─── Records provided ───

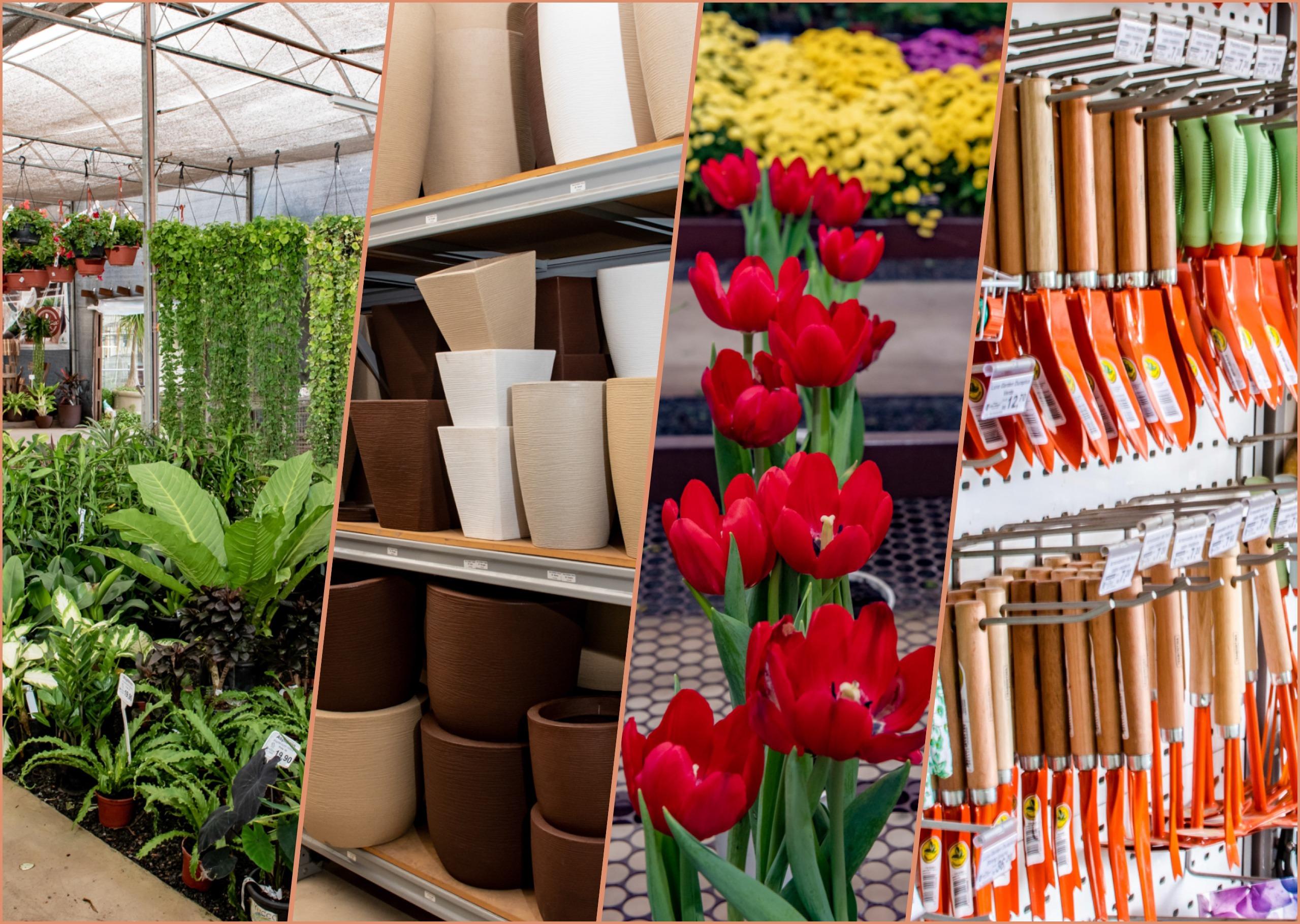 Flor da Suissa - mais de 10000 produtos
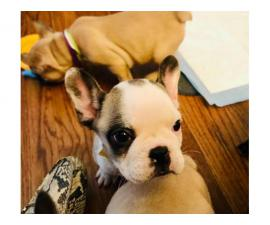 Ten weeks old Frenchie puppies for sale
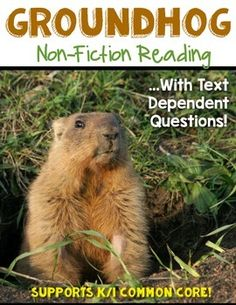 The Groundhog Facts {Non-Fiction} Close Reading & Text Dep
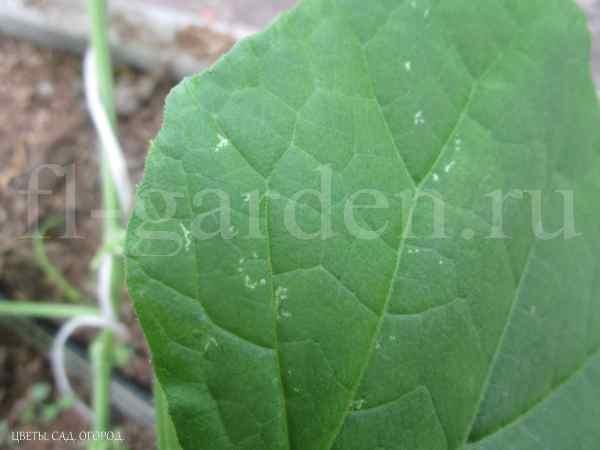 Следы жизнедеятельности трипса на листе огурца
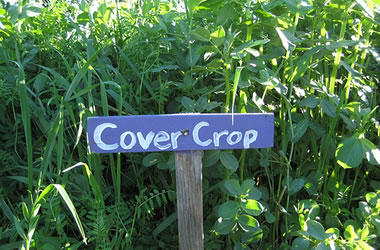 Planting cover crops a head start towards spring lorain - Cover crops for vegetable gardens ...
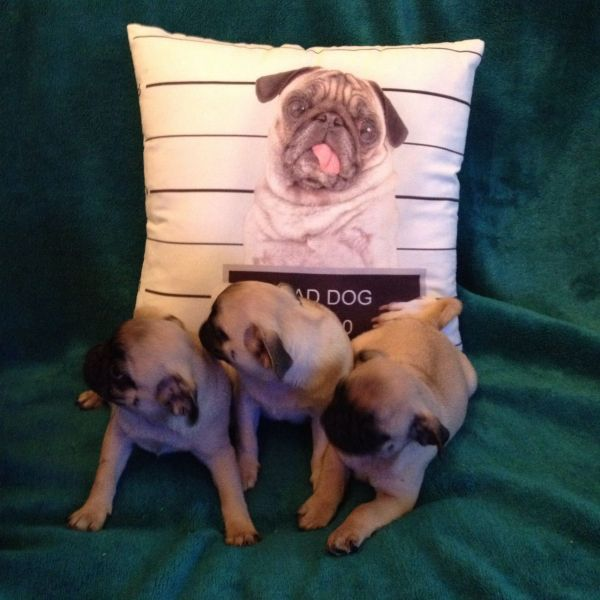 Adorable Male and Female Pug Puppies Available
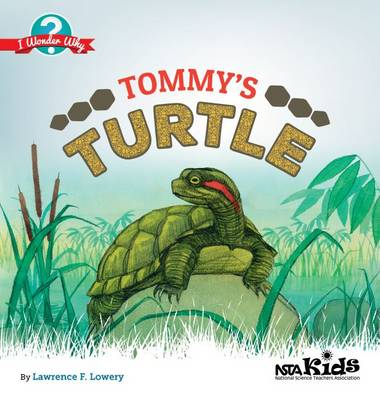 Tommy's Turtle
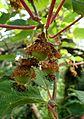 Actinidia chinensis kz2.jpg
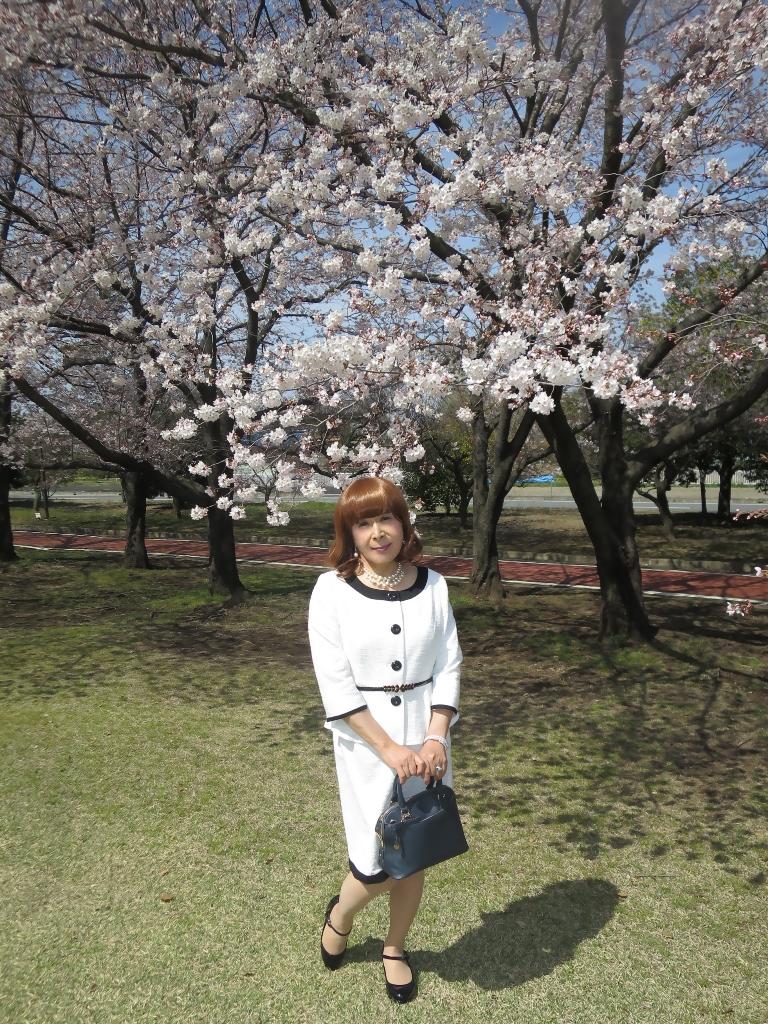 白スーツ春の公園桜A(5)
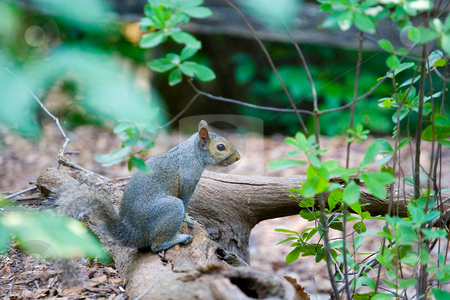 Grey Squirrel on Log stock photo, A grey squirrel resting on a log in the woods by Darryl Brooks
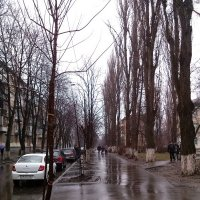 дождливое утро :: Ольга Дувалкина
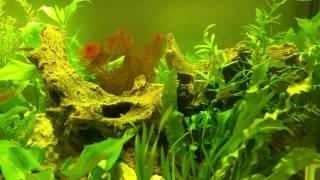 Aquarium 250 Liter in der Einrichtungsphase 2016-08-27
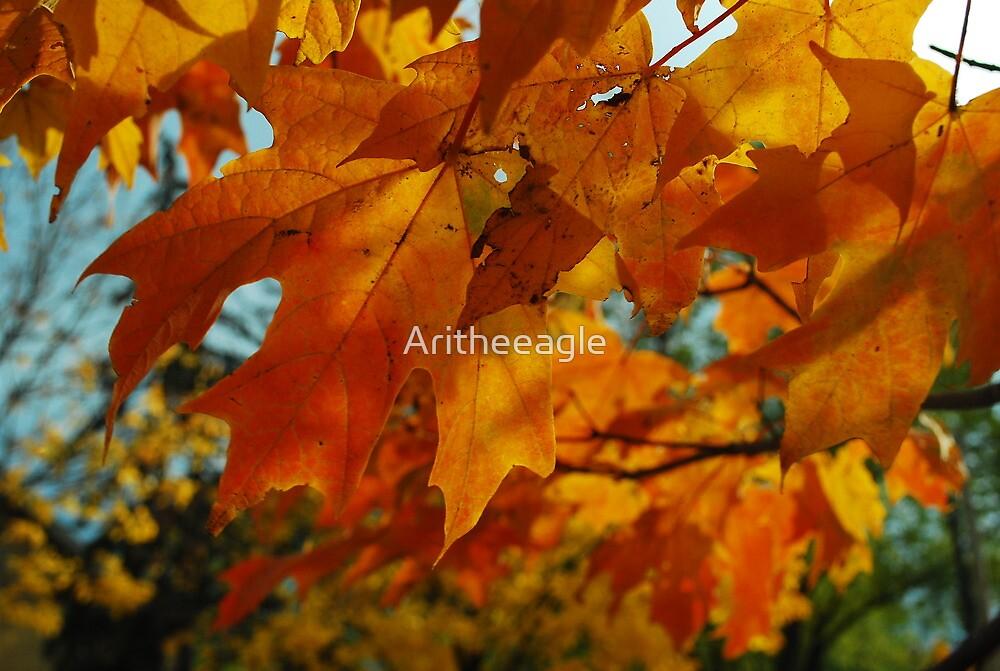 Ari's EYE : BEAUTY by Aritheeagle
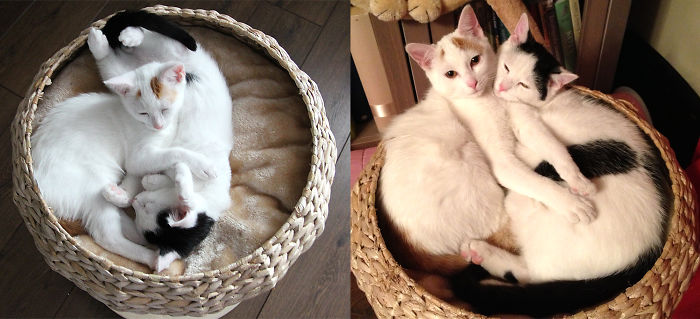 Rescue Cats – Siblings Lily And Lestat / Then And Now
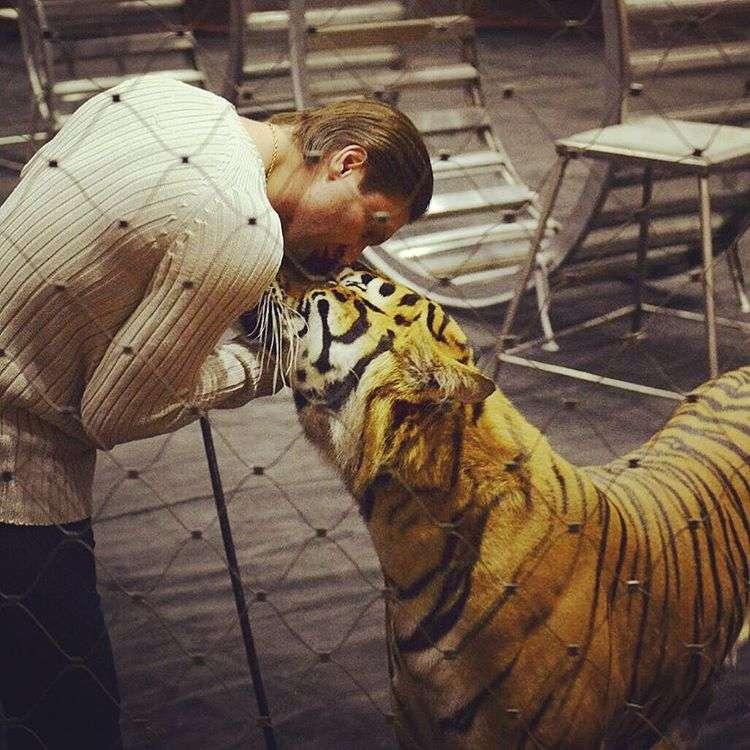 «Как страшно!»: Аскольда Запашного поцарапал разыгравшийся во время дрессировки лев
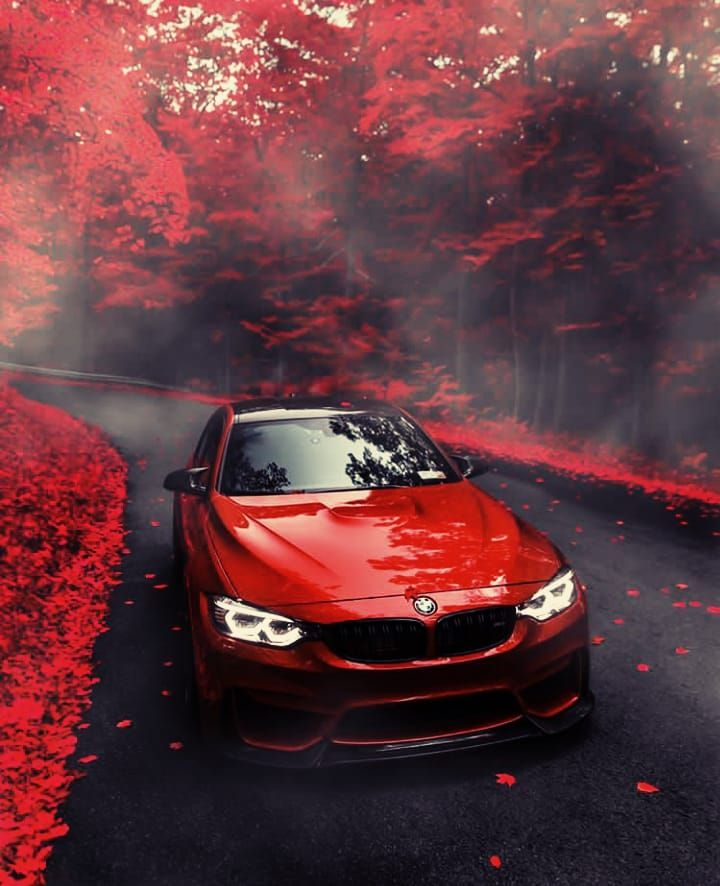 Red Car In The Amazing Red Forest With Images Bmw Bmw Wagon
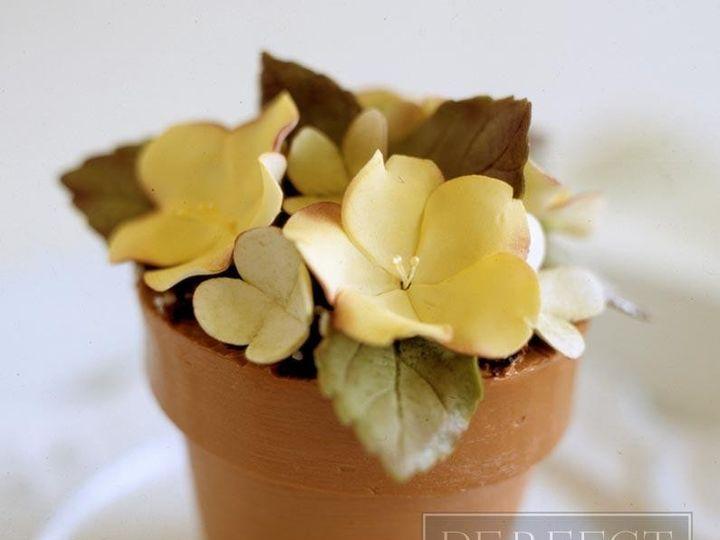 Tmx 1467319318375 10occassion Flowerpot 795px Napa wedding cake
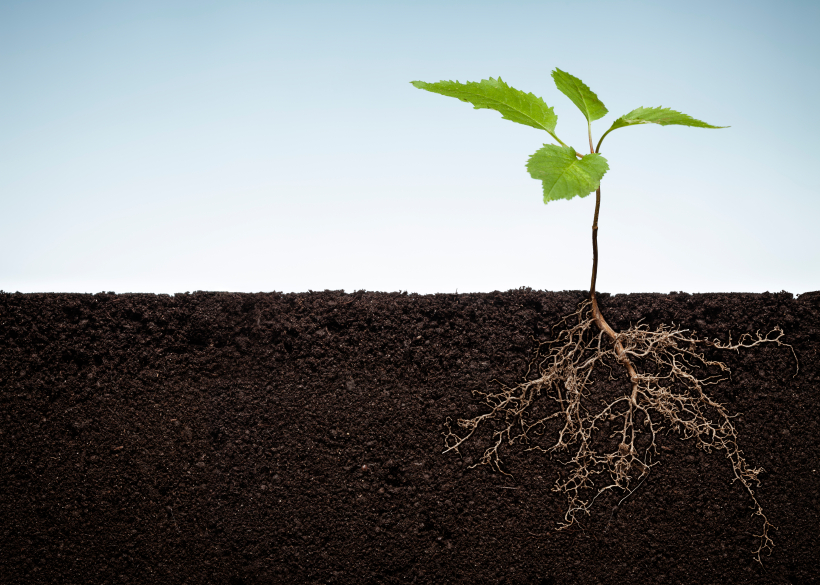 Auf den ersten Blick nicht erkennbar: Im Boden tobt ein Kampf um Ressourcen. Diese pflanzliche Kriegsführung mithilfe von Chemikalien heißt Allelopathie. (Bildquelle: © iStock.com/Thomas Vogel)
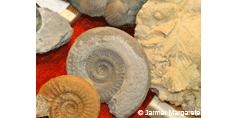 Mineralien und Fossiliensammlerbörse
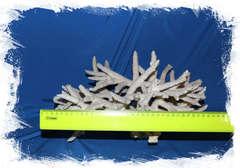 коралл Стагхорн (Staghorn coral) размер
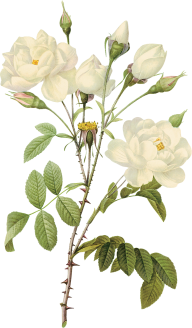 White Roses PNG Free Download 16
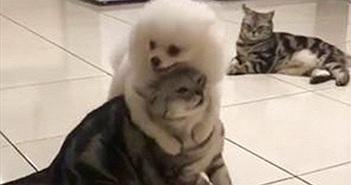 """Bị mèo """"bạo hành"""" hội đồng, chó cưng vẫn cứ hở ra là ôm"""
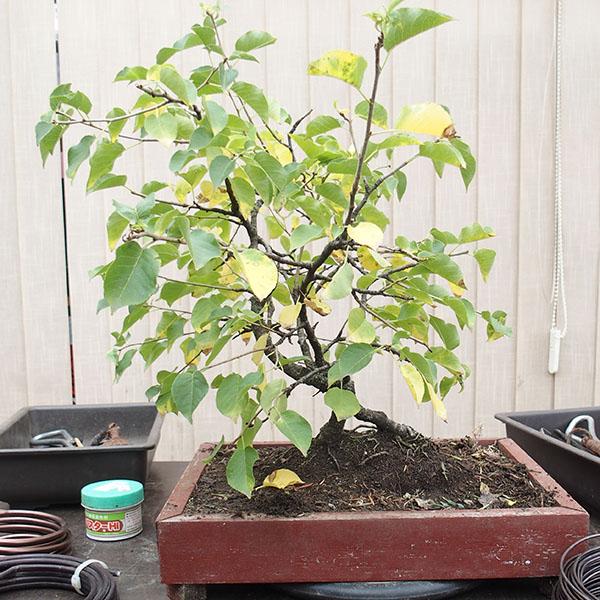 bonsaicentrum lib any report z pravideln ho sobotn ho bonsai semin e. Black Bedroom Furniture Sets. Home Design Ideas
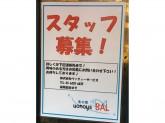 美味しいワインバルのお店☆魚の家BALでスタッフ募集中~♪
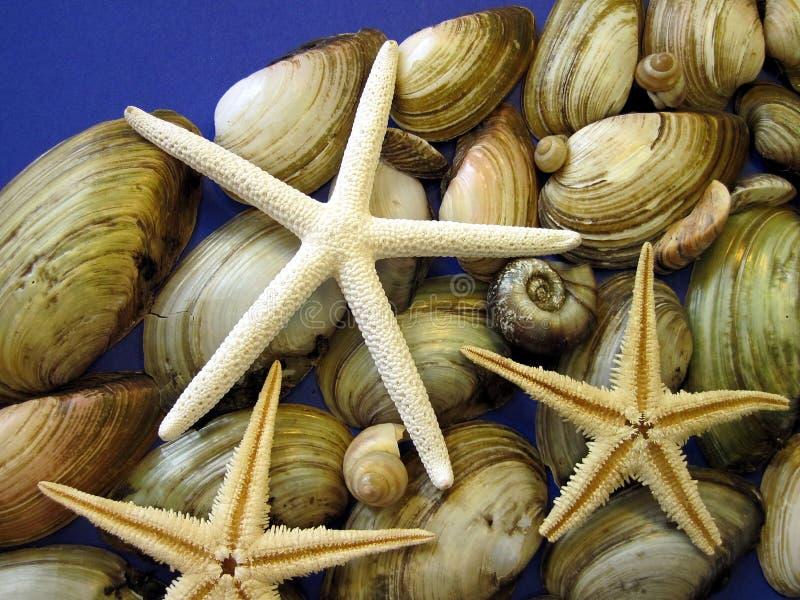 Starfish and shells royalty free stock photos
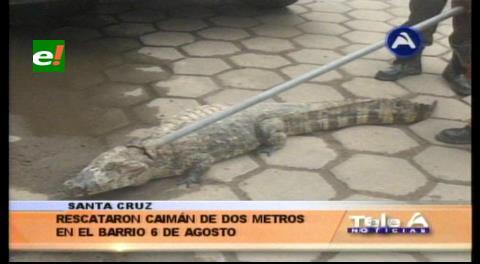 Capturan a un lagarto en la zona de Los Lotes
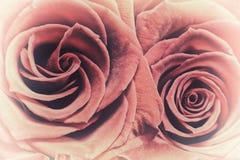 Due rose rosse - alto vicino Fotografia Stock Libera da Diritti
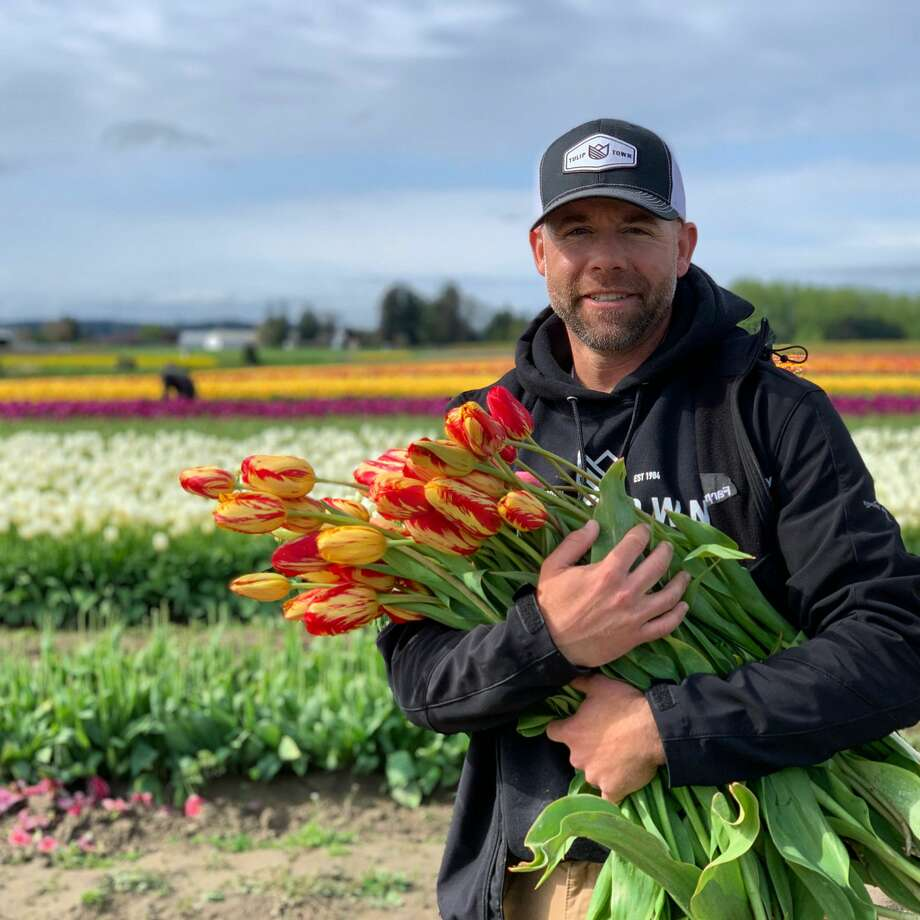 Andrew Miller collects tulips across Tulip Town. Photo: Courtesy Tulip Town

───

What is needed is an exact repeat of the lines from the one containing "Red Car In The" through the last line of the records above, both included, with pictures left out.

 Red Car In The Amazing Red Forest With Images Bmw Bmw Wagon
 Tmx 1467319318375 10occassion Flowerpot 795px Napa wedding cake
 Auf den ersten Blick nicht erkennbar: Im Boden tobt ein Kampf um Ressourcen. Diese pflanzliche Kriegsführung mithilfe von Chemikalien heißt Allelopathie. (Bildquelle: © iStock.com/Thomas Vogel)
 Mineralien und Fossiliensammlerbörse
 коралл Стагхорн (Staghorn coral) размер
 White Roses PNG Free Download 16
 """Bị mèo """"bạo hành"""" hội đồng, chó cưng vẫn cứ hở ra là ôm"""
 bonsaicentrum lib any report z pravideln ho sobotn ho bonsai semin e. Black Bedroom Furniture Sets. Home Design Ideas
 美味しいワインバルのお店☆魚の家BALでスタッフ募集中~♪
 Starfish and shells royalty free stock photos
 Capturan a un lagarto en la zona de Los Lotes
 Due rose rosse - alto vicino Fotografia Stock Libera da Diritti
 Andrew Miller collects tulips across Tulip Town. Photo: Courtesy Tulip Town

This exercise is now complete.